(Short descriptive text snippets)
▽

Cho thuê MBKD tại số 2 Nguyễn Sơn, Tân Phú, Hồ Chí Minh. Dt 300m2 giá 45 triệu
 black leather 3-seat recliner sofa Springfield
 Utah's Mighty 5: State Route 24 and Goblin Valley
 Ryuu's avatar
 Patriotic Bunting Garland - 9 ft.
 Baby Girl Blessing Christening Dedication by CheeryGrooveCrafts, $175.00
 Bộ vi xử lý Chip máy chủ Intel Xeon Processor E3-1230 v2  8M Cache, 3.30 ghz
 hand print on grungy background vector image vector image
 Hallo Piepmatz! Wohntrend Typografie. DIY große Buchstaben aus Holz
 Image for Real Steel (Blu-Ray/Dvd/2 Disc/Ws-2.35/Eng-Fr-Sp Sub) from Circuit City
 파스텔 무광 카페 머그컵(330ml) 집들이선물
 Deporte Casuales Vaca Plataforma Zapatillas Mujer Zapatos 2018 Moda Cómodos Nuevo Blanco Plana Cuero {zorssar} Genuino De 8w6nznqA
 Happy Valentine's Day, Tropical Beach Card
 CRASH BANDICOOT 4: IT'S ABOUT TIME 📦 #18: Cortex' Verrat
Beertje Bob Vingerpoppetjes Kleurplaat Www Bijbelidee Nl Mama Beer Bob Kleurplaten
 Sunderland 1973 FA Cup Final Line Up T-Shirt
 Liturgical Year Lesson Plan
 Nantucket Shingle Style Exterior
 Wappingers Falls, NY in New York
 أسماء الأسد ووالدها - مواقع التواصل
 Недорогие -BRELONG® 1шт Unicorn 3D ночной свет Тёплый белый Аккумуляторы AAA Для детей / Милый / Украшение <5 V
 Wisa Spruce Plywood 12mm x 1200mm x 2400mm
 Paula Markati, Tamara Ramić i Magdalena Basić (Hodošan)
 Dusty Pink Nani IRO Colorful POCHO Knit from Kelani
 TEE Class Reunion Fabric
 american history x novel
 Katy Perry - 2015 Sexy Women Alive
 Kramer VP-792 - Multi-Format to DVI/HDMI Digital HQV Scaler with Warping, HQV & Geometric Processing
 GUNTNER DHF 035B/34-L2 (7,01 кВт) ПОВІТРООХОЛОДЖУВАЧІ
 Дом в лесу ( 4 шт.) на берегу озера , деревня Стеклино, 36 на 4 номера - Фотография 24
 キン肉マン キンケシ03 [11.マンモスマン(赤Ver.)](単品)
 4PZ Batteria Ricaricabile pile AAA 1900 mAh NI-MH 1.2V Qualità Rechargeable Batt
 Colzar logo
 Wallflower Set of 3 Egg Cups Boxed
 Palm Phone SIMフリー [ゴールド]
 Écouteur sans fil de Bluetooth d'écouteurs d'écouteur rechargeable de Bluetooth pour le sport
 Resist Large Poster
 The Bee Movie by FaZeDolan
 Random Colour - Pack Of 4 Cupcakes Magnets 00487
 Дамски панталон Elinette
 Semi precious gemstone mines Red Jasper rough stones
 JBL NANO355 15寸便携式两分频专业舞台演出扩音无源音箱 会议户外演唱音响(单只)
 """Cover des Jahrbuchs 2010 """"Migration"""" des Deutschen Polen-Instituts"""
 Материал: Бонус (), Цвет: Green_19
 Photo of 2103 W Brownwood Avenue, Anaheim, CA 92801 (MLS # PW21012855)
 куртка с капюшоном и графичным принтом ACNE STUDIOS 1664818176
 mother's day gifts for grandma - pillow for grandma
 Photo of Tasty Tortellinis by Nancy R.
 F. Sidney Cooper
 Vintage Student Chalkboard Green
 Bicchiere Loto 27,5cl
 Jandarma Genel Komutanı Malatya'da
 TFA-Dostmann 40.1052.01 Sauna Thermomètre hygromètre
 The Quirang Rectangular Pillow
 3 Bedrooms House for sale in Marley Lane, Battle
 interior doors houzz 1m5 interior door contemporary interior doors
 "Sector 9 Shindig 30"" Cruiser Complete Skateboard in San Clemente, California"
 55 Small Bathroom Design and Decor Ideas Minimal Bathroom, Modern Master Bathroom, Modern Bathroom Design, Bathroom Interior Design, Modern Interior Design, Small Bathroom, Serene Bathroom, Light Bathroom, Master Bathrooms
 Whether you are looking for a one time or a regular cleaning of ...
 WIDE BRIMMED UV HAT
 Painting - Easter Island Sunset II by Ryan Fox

△

What is the number of lines in the data holding the word "Photo"? Reply with that number only.

TASK OUTPUT:
2